If $G$ is a group of order $p^k$, with $p$ prime, then a subgroup $H$ of order $p^{k-1}$ is normal.
I'm trying to prove the existence of only one subgroup of order $p^{k-1}$.
Let $n_p$ be the number of $p$-Sylow subgroups. We know that $n_p = 1 + pq$ and $1 + pq$ divides $p^k$. So, $n_p = 1$, which implies that we have only one $p$-Sylow subgroup.
My doubt is: did I misunderstand what $n_p$ is? Because the Sylow Theorem states that $G$ has a subgroup of order $p^a$ if $p^a$ divides $|G|$, so there are subgroups of order $p^a$ with $a < k$, and this would already imply that $n_p > 1$.

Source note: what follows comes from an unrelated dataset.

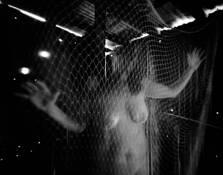Entanglement by Wayne Norton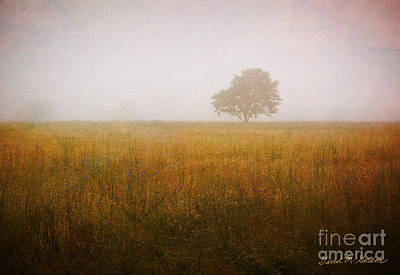 Lone Tree In Meadow No. 2 Poster by Dave Gordon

I'm really confused about this $n_p$.
I know it's a very basic doubt; I'm just starting to study Sylow's theorems now. In all the books I've read, I understand the examples but when it comes to this case, these things seem to contradict the theorem.
Thanks.
Best Answer
It is false. Consider $G=C_2\times C_2$, where $C_2$ denotes the cyclic group of order $2$. Then $|G|=2^2$ but $C_2\times\{1\}$ and $\{1\}\times C_2$ are distinct subgroups of $G$ of order $2$.